Advocate staff photo by BILL FEIG -- Haley Thompson, 18, is opening her own bakery Bliss Patisserie in Prairieville on Saturday.

Clarence Cutno knew his granddaughter Haley Thompson had a special talent for baking when the teenager began taking orders for more than two dozen holiday pies a few years ago.

Thompson, now 18, is opening her own bakery, Bliss Patisserie on Saturday in Prairieville, making her one of the youngest business owners in Ascension Parish.

“She just has a talent given from God,” Cutno said. “She watched me make those pies, but in a year or two, she was doing stuff I couldn’t even think of doing. She’s blessed.”

The bakery, 17188 Airline Highway, will sell cakes and cupcakes, all baked and decorated by Thompson, as well as serve coffee, Italian ice, macaroons, New Orleans Ice Cream Co. ice cream and Thompson’s speciality “cake jars” — mason jars filled with layered cake and filling.

“It was always what I wanted to do,” Thompson said. “God was leading me to bake and open a bakery.”

Thompson, a 2015 East Ascension High School graduate with a 4.3 GPA, taught herself cupcake icing piping techniques by watching YouTube videos starting at age 15.

She would post pictures of her culinary successes on Instagram, and soon, family friends asked to buy cupcakes for parties and events.

“They were getting more creative,” said Thompson’s mother, Nodgela Thompson. “Cuter and cuter.”

Conquering cupcakes led Thompson to try baking and decorating a cake for a LSU nursing school graduate.

The cake, shaped like a nursing scrub uniform and featuring an edible fondant stethoscope, syringe and bandages, launched her professional cake career.

“That’s when it went absolutely crazy,” Thompson said.

Cake orders started flying in and Thompson realized baking was more than just a hobby. It was a career.

But first, Thompson needed to graduate high school.

During her junior year, Thompson honed her skills by participating in a ProStart culinary class at Dutchtown High School.

She and her team won third place at the Louisiana Restaurant Association ProStart Cooking competition in New Orleans with Thompson cooking the team’s appetizer and entree courses.

As a prize, Thompson won a partial scholarship to attend the Louisiana Culinary Institute.

But even with this scholarship and funds from TOPS, the state’s tuition-paying program, Thompson’s family was left with considerable out-of-pocket expenses to pay for her culinary education.

Although a great opportunity, Thompson said the competition made her realize “cooking is not for me.”

Baking, however, allowed Thompson’s creativity to flow, she said.

“You can be creative with the presentation of cooking, but I feel like with baking you can go a whole way further,” Thompson said.

Nodgela Thompson said her daughter approached her one day and said she believed she was being led to open her own bakery and not attend culinary school.

The money the family would have spent on tuition instead funded lessons from a private pastry chef, Nodgela Thompson said.

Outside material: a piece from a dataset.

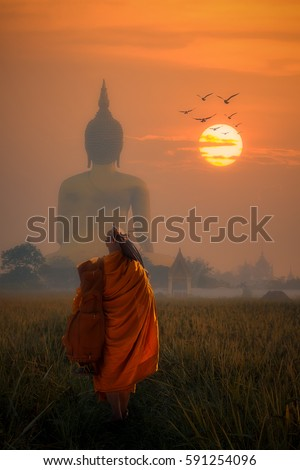 Asia Monk walking behind Big Buddha at Wat Muang Angthong, temple thailand in sunset.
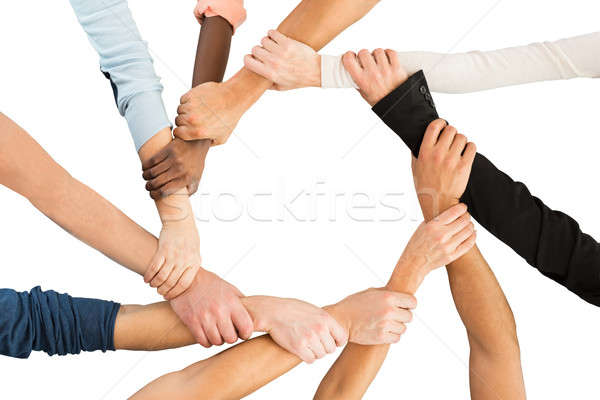 Creative Business People Holding Each Other's Hand Showing Unity Stock photo © AndreyPopov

At first, the family experienced some negative feedback from friends and family members who were appalled such a bright student wasn’t going to college.

Thompson credits her uncle and pastor, Leroy Thompson, for helping her realize she was headed down the right path.

“My family and uncle were the people keeping me grounded in this decision,” Thompson said.

Thompson’s family helped encourage her entrepreneurial spirit, as well.

Her older sister Toni Shea Thompson opened her own business, Shea Couture Bridal in Gonzales, while still in high school.

Their parents own a real estate company and their father, Terrell Thompson, also works in a family-owned ministry.

Nodgela Thompson said she hoped both Thompson and her sister realize how hard small-business owners have to work to achieve success.

“You’ve got to trust God and hit it hard,” Nodgela Thompson said. “Because nothing is going to be given to you. Nobody is standing in line to just give it to you.”

Despite the anxiety that comes with opening a business, Thompson has kept a relaxed attitude, a Type-B trait that comes from her father, a former Army soldier who served in Operation Desert Storm, Nodgela Thompson said.

“I’m stressed that she’s not stressed,” Nodgela Thompson said. “But that just confirms to me that she is in her calling.”